══ Selected excerpt ══

# Very Tame Pigeon Help



## Elwoods Girl (Nov 1, 2012)

I am looking for advice ... Myself and my husband saved a baby wood pigeon which had fallen out of its nest (35 feet up in a neighbours tree) ... There were two which had fallen .. one had been killed by a cat and this one was covered in blood and its beak was split in two.

After cleaning it up regularly and syringe feeding it for a week or so "Puds" pulled though and we were chuffed. We have now had him for three weeks and he has nearly all of his adult feathers and getting some nice colour on him...he is now on dry seed which he gobbles down nicely ... HOWEVER ... he only seems to eat when I am with him.

He has taken to me as his Mum and everytime he see's me or hears my voice he starts squeaking and flpping his wings wanting me to feed him and stroke him. As I no longer syringe feed him he has seed all day available which I know he can eat (as he got older and his beak changed shape and got hard the split has healed itself.) but as I say he only seems to eat when I am with him and then he gobbles it down (the food that has been there all day) like he is starving ??

Any ideas what I can do ??

I assume I wont be able to let him go back to the wild now as at present everytime I walk in the aviary he flys straight to my shoulder ??


----------



## John_D (Jan 24, 2002)

Hi

At 3 weeks or so, he is still just a baby really, and would still be under the watchful eye of his parents, even though he has learned about pecking for food. At present, you are his parent. May take a little time yet, of leaving him to eat by himself for gradually longer periods and monitoring the state of the seed pot. Keep check on his poops, which for a pigeon eating well, and without known problems, would be dark, rounded and with a little cap of white. Could also monitor his weight for gain or balance at roughly same time each day or two.

He may be releasable but, I would suggest, it should be with other young woodies such as a caring rescue centre would do. Whether that's possible depends where you are located.

Going to move this to the wood pigeon etc. section, where hopefully more UK members may pick it up.


----------



## Elwoods Girl (Nov 1, 2012)

Thanks so much for the advice.... His poops are exactly as you said so I assume all is fine and he is just being a baby !


----------

═══
══ Record extracts ══

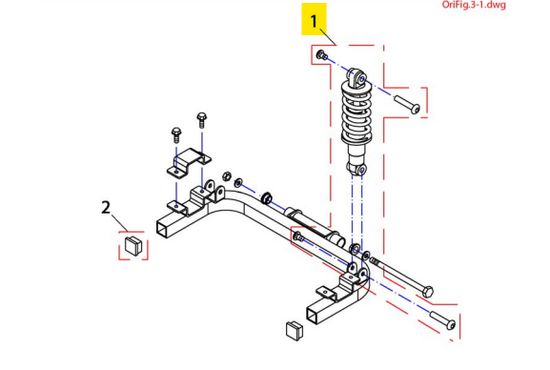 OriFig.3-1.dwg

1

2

═══
══ Record extracts ══

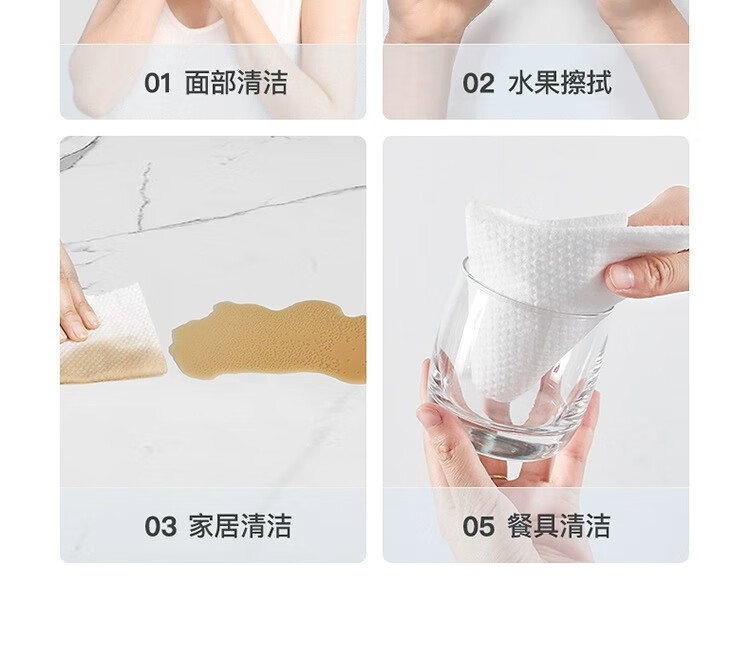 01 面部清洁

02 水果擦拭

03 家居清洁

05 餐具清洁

═══

- **Exercise requirements**:
- A) Reproduce the passage of the pigeon thread between "# Very Tame" and "split in two.", inclusive.
- B) In the pigeon thread, what does John_D say the droppings of a pigeon that is eating well should look like?

- **Answers**:
- A)
# Very Tame Pigeon Help



## Elwoods Girl (Nov 1, 2012)

I am looking for advice ... Myself and my husband saved a baby wood pigeon which had fallen out of its nest (35 feet up in a neighbours tree) ... There were two which had fallen .. one had been killed by a cat and this one was covered in blood and its beak was split in two.

- B) Dark, rounded and with a little cap of white.